Great and Unsearchable Things

Things the Lord gives me, and then I write them.

Friday, October 08, 2010

We must obey God, and not Man

     As this walk with the Lord goes forward, I am finding that the path is getting more and more perilous. He asks more of us as maturing children, and the cost becomes higher. He's shown me that I have, in the name of being nice or hospitality even, have appeased man, and have neglected to follow what He has asked me to do, say and be. I suppose many of us have done that. This has become a pattern in my life, and one in which I have subconsciously followed, in order to attempt to secure my relationships. And, some of these relationships are the very ones the Lord is trying to pry me from, as they were not based on truthfulness. I have unwittingly made agreement with the perceptions of others by being silent, letting the lie I know they see grow to bigger proportions because I didn't present the truth.  He has let the turmoil in me build up due to my silence so that I would not be able to remain silent anymore, no matter the cost.
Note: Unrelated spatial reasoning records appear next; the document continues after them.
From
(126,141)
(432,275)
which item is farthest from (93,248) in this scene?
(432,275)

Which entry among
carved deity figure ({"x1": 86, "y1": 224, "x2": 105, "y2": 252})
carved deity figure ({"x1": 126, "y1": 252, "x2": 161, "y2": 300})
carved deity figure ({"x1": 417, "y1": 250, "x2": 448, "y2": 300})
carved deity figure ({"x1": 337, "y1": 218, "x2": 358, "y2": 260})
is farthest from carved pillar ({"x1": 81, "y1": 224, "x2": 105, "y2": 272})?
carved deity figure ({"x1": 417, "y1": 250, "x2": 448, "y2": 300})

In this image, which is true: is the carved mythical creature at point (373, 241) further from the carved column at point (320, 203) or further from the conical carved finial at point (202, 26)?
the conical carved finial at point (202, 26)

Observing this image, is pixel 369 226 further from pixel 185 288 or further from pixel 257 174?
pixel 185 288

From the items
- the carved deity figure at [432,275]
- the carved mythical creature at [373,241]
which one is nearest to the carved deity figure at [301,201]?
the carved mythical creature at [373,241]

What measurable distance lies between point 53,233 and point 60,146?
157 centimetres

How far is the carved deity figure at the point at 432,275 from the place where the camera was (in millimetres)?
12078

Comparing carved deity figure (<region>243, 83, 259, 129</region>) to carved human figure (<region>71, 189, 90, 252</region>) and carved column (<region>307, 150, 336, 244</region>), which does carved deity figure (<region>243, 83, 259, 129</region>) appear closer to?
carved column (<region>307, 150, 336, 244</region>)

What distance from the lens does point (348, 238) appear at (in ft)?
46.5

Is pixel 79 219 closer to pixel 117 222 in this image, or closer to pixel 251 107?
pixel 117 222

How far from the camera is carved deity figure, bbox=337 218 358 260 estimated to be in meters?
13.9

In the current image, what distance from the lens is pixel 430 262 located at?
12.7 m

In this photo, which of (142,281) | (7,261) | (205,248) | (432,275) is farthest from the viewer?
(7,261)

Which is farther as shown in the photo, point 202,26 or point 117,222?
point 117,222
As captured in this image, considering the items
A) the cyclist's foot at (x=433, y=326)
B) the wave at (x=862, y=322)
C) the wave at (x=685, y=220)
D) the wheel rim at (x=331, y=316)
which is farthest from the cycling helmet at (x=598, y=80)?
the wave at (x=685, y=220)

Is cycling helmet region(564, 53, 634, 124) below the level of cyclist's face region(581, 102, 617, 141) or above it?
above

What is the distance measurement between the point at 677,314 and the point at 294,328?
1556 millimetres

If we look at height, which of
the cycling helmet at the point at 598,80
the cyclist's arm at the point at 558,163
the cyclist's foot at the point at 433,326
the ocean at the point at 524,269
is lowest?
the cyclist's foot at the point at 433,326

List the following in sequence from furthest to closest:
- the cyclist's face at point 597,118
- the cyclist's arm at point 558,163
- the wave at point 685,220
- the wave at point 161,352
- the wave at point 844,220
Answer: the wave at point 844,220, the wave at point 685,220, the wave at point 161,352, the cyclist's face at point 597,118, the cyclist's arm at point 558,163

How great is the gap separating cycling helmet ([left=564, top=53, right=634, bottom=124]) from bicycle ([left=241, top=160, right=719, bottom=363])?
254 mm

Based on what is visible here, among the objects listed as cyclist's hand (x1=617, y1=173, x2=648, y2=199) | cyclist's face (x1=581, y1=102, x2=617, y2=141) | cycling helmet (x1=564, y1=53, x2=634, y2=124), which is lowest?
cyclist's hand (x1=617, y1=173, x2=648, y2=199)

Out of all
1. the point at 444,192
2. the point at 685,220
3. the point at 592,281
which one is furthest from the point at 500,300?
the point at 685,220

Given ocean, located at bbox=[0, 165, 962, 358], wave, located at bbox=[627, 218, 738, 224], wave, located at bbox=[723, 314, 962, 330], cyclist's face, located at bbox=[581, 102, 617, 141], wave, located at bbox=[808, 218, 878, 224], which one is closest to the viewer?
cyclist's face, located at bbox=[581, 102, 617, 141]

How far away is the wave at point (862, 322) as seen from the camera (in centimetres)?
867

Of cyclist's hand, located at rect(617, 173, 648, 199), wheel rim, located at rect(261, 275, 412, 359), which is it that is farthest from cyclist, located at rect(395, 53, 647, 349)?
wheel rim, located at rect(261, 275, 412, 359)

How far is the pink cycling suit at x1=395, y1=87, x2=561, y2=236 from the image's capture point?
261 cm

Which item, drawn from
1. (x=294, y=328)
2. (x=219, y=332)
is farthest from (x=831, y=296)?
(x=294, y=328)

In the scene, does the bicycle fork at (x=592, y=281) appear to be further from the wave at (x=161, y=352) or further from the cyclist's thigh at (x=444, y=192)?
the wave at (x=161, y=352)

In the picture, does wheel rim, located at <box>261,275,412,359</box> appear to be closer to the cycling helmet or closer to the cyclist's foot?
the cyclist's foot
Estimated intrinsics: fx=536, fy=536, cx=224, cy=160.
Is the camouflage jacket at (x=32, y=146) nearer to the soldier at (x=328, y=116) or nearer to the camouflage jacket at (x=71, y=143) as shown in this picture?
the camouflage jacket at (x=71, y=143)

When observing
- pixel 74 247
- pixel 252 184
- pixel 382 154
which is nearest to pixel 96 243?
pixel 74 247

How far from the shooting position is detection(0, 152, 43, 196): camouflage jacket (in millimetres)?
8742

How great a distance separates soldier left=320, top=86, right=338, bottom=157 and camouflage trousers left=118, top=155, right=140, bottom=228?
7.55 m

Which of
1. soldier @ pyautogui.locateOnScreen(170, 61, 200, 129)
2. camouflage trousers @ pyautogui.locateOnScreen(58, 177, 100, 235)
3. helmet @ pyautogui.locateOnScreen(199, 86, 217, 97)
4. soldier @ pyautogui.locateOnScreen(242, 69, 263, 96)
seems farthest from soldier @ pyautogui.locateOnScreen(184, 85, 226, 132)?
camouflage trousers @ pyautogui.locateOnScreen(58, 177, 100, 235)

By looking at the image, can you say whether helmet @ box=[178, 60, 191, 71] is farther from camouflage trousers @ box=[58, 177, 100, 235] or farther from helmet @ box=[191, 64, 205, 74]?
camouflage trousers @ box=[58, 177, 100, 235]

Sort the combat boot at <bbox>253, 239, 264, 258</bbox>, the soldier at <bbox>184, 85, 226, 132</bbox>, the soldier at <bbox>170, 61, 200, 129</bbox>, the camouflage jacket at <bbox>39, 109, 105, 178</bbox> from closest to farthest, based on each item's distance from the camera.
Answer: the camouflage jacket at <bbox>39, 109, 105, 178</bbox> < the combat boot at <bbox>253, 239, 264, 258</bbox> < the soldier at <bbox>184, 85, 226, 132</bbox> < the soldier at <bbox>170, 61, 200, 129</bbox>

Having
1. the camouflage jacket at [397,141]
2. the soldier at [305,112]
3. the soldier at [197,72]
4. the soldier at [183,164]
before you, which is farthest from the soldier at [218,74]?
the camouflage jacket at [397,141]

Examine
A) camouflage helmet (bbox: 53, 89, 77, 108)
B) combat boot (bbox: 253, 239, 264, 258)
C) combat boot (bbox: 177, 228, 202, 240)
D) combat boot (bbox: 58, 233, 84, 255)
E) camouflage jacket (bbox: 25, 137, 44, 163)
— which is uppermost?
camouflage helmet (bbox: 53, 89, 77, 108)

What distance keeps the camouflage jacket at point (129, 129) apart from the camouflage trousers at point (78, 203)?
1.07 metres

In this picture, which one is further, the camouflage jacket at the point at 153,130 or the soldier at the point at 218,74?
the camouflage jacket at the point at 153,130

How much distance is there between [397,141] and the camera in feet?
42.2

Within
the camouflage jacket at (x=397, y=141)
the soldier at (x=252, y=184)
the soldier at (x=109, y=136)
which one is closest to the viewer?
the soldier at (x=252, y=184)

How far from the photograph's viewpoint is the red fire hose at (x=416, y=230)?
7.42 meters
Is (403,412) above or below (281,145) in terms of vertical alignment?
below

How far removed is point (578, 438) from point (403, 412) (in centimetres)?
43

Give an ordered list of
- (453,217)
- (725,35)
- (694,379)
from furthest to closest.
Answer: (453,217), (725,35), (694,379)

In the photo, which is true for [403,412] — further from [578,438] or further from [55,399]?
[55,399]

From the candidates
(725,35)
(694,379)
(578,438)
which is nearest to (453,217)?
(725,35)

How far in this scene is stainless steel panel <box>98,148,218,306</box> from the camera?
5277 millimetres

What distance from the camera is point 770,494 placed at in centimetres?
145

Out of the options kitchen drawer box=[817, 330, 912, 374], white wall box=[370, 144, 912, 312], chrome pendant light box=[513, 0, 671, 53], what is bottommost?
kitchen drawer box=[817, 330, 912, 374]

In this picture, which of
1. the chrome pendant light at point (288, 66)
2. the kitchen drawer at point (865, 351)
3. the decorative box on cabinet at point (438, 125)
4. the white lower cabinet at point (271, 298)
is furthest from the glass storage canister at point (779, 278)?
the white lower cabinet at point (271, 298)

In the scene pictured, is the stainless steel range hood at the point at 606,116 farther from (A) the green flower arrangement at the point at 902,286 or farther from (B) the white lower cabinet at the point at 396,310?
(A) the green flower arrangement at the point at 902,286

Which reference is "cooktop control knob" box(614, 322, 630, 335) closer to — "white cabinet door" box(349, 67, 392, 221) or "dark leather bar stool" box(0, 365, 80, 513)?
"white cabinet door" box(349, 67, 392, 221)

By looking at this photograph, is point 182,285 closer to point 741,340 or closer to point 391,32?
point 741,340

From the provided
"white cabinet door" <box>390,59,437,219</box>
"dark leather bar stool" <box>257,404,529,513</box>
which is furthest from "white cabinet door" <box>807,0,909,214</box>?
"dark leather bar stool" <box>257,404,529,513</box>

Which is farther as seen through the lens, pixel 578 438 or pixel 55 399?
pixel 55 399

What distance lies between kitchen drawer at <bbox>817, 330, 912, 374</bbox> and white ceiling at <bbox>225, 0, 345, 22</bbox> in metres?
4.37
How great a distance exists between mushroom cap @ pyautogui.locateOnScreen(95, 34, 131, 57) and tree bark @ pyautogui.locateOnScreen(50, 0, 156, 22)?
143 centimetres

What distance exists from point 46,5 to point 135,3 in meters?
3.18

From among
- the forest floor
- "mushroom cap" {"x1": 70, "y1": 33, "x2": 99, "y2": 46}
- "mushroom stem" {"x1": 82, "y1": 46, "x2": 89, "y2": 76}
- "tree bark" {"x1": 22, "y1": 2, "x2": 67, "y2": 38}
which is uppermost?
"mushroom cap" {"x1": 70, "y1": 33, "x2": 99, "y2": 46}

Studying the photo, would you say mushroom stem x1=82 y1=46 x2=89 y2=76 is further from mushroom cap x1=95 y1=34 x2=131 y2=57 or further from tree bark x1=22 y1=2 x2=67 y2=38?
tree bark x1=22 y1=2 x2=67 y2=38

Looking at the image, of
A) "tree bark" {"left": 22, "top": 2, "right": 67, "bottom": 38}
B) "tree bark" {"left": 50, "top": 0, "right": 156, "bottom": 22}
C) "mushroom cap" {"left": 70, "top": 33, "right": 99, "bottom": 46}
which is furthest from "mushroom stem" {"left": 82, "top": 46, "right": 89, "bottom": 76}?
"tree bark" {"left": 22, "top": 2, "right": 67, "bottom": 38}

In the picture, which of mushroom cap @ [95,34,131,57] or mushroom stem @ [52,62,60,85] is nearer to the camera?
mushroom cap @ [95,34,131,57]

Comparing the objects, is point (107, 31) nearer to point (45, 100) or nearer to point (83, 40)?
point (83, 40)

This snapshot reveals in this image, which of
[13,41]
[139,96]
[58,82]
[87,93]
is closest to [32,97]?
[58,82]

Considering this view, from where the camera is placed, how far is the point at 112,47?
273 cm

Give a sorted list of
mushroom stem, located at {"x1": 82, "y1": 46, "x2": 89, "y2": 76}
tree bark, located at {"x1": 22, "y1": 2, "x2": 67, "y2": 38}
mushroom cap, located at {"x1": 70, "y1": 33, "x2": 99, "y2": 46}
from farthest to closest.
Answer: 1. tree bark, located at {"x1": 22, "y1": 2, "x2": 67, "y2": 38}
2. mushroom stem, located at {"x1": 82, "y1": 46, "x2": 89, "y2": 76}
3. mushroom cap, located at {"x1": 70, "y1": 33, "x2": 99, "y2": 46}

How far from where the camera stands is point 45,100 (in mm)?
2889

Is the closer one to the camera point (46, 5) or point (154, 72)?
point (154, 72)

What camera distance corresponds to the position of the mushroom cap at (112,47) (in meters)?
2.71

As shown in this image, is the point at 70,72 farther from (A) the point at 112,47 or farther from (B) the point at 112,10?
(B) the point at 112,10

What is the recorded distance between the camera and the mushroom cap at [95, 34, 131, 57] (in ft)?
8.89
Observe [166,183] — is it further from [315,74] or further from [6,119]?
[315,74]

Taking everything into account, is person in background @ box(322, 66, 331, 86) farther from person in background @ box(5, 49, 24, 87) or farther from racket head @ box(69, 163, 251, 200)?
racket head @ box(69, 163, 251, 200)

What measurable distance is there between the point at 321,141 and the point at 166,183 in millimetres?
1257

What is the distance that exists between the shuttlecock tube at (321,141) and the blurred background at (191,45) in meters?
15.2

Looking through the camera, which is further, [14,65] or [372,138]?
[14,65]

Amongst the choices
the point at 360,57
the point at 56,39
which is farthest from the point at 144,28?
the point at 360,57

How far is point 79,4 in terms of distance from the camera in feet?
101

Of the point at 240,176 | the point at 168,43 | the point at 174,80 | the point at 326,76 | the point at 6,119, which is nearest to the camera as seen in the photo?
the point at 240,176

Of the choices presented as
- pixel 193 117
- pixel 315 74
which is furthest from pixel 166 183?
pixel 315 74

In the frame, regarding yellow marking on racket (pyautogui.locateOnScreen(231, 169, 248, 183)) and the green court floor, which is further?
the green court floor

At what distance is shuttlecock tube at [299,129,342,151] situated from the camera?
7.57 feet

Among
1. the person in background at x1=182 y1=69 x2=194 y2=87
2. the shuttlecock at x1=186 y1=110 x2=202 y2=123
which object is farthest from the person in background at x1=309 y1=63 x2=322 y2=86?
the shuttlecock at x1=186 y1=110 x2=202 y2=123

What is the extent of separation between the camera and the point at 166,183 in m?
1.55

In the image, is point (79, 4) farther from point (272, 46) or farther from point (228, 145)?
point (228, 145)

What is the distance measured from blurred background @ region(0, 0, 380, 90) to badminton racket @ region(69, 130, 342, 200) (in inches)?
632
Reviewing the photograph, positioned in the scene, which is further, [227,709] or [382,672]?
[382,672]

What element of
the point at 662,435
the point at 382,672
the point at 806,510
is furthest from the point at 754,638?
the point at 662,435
Many times we try to serve God from a safe place, which is really an oxymoron as we put ourselves in a dangerous and vulnerable place when we (consciously or unconsciously) refuse His voice. Lord, help me and forgive me. 
Recently, I didn't keep silent but I presented the truth in an email to a friend. I counted the cost. I could lose her friendship forever. I am hoping that she will receive the truth and be set free from many delusions she operates in. I am willing to lose her friendship for the joy of following my Savior's will. 
Appeasement=Compromise. Lord, help me stay with you, no matter what.